Pengwuino said:
.Plus when you get into upper-division stuff, PF becomes fairly worthless if you have any respect for the people who help out here. PF has a lot of people that can help out with lower-division stuff and its fairly easy for them because they're normally short and quick.
I've really found that the opposite is the case. If you have a question on how to calculate Ricci tensors in general relativity, just the fact that you are asking the question means that you have a lot of math background so that I can just point you to a web page or a review article, and you can figure the rest out.
The hard part is teaching someone that doesn't know algebra but wants to learn. *That* takes a huge amount of time, because they don't know what questions to ask, and you have to sit down with them, watch them struggle through the problem, and then try to figure out what they need to know.
Also it's harder to teach someone that is in lower division. If someone asks me about Ricci tensors, and I'm a total jerk about it, it's not going to make much difference, but it does make a huge difference if someone asks me a basic algebra question.

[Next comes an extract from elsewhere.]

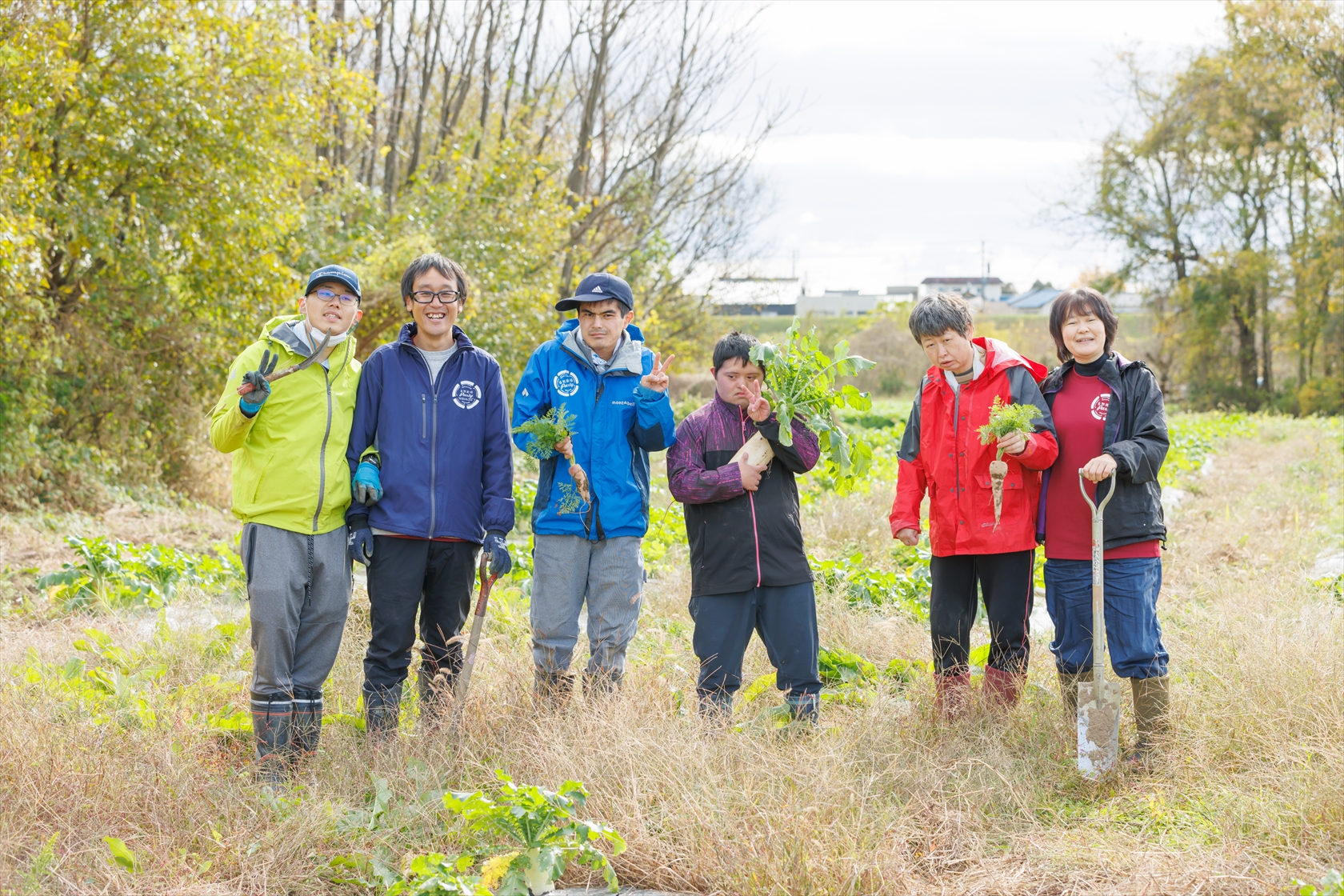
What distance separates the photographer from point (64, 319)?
418 inches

The other thing is that sometimes what you just need is moral support. I have a Ph.D. in astrophysics, I have an undergraduate degree from MIT, and I work on Wall Street as a researcher. I happen to think what the original poster is trying to do is wonderful, and I'll do what I can to help him. Now, all you need to know is that there is one person out there that believes in you, and that gives you "permission" to ignore anyone out there that doesn't.

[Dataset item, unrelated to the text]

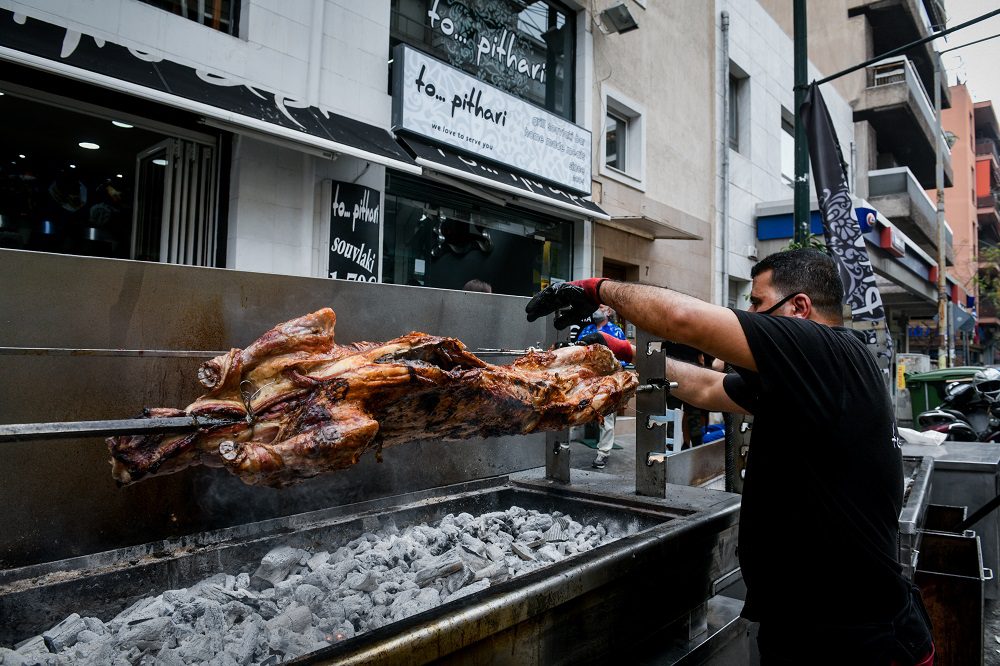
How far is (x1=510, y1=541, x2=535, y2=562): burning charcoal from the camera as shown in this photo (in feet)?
8.58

i don't think many of them will spend the time necessary to replace the time a professor would spend with you to help you out.
For upper division stuff it's easy. I just point you to the web page where someone has worked it out. The thing that I don't have time for is lower division stuff, since to explain basic Newtonian mechanics to someone that doesn't have that background is hard.

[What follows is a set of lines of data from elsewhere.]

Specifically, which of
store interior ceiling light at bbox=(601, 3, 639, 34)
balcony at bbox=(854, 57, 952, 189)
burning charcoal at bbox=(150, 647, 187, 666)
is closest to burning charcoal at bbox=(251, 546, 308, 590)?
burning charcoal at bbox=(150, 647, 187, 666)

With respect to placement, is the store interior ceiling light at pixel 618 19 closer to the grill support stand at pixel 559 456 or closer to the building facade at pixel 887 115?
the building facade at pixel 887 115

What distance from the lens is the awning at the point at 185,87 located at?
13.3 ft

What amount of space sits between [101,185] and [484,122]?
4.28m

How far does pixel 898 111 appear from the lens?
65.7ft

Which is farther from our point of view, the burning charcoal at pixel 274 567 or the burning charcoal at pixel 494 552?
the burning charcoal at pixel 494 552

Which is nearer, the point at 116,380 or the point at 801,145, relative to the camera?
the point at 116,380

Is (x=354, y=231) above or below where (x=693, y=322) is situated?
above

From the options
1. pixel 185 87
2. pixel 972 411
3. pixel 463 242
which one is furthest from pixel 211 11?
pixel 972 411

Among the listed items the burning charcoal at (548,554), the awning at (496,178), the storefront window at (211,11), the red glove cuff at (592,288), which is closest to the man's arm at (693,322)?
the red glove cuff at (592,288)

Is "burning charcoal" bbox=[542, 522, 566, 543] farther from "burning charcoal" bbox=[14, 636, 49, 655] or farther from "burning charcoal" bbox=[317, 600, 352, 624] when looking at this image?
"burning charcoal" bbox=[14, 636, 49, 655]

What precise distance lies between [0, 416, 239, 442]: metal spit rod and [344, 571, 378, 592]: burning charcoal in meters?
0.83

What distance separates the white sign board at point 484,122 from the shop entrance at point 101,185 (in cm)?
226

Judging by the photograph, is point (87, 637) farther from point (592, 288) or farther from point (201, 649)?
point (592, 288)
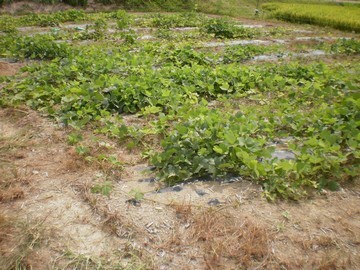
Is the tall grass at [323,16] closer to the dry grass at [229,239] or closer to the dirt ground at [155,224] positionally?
the dirt ground at [155,224]

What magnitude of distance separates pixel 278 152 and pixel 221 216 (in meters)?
1.49

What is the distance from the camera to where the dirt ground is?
2424mm

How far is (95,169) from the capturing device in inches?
138

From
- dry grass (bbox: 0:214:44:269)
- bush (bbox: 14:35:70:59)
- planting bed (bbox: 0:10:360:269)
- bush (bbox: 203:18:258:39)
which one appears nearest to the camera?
dry grass (bbox: 0:214:44:269)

Of course, this comes from someone who is in a rather small department with professors that are amazingly more dedicated to their students then what you'd expect at say, a UC campus's political science department. It's a consequence of the smaller department and my university being a teaching university as opposed to research.
Oh yes. The thing about professors at some of the major universities is that they get hired for research, and are just horribly bad at teaching.